Subió lentamente las escaleras para no hacer ruido en absoluto y no despertar a los demás.
Abrió lentamente la puerta para encontrarse con Joaco dormido, era obvio que el no se despertaría solo a tomar el jarabe. Como todo hombre no les importaba tomar sus medicamentos.
-Joaco - Caro poso su mano en su hombro para mover un poco su cuerpo y así despertarlo, esté se sobresalto un poco, pero despertó.
-Que pasa? - dijo con voz adormecida.
-Tienes que tomarte tu jarabe - ella se levanto y tomo el medicamento con una cuchara.
-Y solo te has levantado para eso? - pregunto.
-Era obvio que tu no lo harías, por lo cual yo me encargue de despertarme a las 1 y dártelo.
Joaco solo guardo silencio, Caro vació un poco del líquido color miel en una cuchara y la aproximo hacía la boca de Joaco.

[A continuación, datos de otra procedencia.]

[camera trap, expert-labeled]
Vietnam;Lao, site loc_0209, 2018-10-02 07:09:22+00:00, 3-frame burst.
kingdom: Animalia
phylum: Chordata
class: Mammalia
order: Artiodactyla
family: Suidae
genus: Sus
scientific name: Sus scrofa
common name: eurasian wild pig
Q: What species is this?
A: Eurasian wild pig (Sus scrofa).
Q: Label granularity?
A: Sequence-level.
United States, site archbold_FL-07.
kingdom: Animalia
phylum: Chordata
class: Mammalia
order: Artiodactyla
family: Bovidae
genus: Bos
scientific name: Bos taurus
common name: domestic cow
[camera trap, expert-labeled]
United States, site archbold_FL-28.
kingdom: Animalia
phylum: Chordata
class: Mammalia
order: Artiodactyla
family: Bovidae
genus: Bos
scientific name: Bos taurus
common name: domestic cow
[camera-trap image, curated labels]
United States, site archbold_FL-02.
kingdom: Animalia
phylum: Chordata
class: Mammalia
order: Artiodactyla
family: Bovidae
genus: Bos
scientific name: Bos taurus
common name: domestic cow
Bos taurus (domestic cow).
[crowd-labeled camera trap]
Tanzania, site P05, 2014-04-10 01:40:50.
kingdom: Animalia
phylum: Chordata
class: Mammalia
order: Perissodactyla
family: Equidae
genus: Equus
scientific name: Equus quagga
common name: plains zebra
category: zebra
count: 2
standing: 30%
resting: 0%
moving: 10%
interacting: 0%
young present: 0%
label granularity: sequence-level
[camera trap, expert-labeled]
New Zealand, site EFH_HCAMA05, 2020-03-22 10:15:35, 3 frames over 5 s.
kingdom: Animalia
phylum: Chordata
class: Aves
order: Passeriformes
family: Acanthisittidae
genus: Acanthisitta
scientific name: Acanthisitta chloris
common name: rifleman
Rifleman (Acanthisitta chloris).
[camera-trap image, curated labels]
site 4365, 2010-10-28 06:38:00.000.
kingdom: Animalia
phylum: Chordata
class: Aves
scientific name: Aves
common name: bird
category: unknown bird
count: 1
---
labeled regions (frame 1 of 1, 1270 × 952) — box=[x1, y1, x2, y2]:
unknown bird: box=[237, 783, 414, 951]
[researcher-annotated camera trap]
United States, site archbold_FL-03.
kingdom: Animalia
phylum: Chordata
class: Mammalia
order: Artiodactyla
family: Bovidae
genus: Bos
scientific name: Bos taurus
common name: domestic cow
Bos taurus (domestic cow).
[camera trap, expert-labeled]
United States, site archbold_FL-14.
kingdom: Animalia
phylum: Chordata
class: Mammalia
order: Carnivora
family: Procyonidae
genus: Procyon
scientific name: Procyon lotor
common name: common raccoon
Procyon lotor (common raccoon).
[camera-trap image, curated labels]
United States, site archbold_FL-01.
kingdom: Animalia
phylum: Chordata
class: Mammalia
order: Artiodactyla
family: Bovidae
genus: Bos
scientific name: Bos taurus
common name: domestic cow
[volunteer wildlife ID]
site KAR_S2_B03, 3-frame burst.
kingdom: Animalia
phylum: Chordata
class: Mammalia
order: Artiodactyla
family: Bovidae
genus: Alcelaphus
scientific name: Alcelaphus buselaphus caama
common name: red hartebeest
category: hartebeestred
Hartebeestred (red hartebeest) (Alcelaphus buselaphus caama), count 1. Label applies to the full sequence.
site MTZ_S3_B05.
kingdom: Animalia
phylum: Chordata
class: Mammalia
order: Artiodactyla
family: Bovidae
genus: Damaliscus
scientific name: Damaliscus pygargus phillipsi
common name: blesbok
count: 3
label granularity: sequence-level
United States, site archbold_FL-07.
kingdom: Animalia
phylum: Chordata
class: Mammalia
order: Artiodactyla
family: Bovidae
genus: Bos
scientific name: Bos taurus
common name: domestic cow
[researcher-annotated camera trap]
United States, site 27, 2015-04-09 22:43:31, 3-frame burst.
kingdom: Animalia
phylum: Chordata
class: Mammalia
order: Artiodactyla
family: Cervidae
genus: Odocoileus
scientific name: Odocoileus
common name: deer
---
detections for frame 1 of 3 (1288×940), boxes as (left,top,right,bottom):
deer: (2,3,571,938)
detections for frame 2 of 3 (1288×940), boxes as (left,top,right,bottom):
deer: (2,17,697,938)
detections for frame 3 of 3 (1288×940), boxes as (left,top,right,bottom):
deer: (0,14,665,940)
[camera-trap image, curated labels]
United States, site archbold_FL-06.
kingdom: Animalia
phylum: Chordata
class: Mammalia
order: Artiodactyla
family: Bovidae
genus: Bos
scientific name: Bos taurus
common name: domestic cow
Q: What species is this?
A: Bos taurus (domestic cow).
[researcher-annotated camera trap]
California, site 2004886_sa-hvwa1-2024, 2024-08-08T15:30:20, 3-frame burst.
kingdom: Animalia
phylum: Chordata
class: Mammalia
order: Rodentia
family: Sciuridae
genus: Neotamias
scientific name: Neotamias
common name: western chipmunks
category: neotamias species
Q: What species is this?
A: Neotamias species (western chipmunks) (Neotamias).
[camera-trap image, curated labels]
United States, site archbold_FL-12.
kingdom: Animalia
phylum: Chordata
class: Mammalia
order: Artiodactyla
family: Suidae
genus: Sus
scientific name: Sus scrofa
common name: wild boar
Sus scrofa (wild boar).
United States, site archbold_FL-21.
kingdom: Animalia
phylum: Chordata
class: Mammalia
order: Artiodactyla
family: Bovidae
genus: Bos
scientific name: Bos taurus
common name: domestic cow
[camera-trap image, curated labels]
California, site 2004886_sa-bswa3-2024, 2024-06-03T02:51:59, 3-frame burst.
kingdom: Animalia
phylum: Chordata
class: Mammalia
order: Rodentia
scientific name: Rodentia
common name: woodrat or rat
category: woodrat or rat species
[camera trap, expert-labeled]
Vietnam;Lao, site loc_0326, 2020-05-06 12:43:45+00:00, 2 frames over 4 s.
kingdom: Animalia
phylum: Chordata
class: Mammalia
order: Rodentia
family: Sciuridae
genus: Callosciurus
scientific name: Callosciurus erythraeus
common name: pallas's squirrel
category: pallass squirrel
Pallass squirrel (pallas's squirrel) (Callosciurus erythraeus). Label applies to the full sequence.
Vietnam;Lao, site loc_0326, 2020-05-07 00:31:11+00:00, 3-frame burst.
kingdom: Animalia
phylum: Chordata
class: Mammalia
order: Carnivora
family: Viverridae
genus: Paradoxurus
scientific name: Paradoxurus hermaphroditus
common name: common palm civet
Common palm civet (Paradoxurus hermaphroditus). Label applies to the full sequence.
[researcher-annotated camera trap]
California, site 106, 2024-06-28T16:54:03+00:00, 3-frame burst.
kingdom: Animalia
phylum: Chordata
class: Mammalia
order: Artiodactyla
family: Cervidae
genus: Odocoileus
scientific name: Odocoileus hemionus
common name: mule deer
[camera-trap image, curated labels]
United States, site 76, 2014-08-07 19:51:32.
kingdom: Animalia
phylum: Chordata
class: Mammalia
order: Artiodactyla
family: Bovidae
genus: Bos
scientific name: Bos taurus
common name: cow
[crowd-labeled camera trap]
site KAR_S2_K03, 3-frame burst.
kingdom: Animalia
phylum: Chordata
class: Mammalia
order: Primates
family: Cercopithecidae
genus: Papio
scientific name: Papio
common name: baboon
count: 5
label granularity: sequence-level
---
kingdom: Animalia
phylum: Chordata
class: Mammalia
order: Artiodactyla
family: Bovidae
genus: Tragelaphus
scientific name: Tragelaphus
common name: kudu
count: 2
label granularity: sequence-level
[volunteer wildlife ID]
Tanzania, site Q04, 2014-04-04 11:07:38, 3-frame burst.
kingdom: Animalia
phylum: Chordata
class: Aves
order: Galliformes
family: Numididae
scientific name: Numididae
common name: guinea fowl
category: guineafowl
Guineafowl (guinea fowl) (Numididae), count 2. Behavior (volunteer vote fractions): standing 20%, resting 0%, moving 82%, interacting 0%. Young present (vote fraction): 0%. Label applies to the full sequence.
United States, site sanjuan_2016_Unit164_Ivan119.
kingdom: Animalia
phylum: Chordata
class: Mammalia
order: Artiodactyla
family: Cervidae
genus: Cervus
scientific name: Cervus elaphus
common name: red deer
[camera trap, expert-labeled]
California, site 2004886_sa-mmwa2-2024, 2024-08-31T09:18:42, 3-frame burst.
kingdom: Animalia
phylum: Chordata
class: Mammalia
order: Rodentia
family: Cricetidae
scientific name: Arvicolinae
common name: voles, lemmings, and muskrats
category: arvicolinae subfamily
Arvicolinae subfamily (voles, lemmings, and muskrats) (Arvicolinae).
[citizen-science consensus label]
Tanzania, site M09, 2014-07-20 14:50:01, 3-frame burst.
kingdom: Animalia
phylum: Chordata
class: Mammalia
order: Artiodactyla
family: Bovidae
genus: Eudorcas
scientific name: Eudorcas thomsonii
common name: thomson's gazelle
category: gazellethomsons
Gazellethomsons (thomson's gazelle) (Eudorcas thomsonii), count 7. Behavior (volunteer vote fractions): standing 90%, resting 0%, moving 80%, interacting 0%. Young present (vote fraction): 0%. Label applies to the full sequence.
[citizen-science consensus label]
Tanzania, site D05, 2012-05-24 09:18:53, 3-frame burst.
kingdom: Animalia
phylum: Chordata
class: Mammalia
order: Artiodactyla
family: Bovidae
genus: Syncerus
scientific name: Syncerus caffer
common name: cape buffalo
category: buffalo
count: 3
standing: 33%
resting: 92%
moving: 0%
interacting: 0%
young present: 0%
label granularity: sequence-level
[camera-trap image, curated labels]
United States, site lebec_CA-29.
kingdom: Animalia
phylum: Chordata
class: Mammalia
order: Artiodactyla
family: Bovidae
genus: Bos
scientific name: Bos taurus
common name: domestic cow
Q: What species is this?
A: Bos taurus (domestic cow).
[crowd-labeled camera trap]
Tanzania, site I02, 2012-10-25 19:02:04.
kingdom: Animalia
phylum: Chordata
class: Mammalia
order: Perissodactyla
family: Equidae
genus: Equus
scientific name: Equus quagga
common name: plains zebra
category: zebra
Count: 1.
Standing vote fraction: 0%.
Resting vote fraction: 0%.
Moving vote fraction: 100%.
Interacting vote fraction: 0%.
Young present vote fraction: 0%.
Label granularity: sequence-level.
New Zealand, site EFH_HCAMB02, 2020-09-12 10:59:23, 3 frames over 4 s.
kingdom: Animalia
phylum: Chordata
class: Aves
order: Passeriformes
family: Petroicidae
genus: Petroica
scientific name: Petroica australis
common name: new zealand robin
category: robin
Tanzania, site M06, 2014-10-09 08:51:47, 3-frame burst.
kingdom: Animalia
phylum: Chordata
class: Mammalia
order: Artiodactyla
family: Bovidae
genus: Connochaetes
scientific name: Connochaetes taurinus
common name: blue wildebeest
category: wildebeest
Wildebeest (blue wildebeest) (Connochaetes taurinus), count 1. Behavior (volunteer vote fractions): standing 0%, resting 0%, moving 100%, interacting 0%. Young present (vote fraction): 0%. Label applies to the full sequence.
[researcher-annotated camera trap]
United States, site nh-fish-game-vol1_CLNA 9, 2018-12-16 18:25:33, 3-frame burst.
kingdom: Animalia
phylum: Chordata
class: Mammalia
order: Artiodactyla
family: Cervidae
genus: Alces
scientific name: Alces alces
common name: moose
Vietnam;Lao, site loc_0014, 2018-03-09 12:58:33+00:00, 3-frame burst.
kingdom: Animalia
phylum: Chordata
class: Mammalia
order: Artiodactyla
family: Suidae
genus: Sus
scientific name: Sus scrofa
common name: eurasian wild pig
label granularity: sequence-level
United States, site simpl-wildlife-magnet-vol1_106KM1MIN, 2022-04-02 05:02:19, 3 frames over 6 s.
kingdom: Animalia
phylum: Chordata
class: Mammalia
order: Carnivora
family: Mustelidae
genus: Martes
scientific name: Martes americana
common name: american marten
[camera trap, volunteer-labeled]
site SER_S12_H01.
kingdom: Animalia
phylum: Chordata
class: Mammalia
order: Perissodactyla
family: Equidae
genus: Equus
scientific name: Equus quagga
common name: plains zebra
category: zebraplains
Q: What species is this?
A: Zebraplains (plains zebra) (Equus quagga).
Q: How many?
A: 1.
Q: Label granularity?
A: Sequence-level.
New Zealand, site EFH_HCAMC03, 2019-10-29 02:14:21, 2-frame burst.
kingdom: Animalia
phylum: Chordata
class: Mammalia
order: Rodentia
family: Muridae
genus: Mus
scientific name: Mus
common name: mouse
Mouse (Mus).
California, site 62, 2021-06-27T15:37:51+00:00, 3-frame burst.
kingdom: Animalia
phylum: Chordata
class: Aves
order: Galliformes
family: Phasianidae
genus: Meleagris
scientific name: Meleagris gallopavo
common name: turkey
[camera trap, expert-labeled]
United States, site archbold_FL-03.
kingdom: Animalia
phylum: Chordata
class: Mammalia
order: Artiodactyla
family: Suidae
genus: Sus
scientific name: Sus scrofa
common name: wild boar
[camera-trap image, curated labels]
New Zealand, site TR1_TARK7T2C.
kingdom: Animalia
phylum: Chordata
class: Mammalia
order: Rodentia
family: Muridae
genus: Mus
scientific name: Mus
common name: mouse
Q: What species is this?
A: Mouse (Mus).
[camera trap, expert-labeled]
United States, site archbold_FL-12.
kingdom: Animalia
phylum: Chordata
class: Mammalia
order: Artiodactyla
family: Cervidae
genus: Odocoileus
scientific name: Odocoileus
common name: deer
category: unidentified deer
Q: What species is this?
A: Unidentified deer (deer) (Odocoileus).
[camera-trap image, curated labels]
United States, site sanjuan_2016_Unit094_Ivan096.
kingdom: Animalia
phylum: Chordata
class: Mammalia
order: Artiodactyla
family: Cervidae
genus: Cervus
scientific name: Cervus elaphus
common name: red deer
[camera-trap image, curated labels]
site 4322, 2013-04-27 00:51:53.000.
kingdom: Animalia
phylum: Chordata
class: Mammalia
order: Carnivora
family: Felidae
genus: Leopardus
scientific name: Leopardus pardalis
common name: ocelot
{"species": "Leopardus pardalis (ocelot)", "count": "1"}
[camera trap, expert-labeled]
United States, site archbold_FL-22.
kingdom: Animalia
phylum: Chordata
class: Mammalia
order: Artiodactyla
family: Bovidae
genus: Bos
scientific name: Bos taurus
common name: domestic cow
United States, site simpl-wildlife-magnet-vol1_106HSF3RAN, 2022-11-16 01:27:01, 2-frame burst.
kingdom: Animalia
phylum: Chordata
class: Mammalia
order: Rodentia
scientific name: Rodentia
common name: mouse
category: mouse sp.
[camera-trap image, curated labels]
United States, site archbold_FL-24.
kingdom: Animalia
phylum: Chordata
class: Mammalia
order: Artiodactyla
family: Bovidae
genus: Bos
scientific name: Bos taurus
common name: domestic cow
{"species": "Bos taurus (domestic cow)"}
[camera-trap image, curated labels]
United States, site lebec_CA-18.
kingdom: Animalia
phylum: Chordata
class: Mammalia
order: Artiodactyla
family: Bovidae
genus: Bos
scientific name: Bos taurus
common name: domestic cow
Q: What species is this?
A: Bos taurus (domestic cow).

-Abre la boca - le ordeno Caro, esté obedeció y dejo pasar el líquido por su garganta. Por su rostro era obvio que no era para nada agradable el jarabe.
-Esto es desagradable, sabe asqueroso - se quejo.
-A lo mejor, pero esta cosa asquerosa es la que te va sanar - le cuestionó ella dejando ya de lado el jarabe.
Caro se sentó nuevamente al lado de el, bostezo tapando su boca con una de sus manos, la pobre tenía sueño.
-Tienes sueño? - pregunto el.
-Si, creo que es mejor que vaya a dormir - dijo ella - además mañana tengo muchas cosas que hacer.
Estaba a punto de marcharse pero su voz, aquella hermosa y varonil voz la detuvo, con aquellas mágicas palabras.
-Porque no te quedas? -Volvio a preguntar con sus ojos color verde esmeralda mirando fijamente hacía los mios.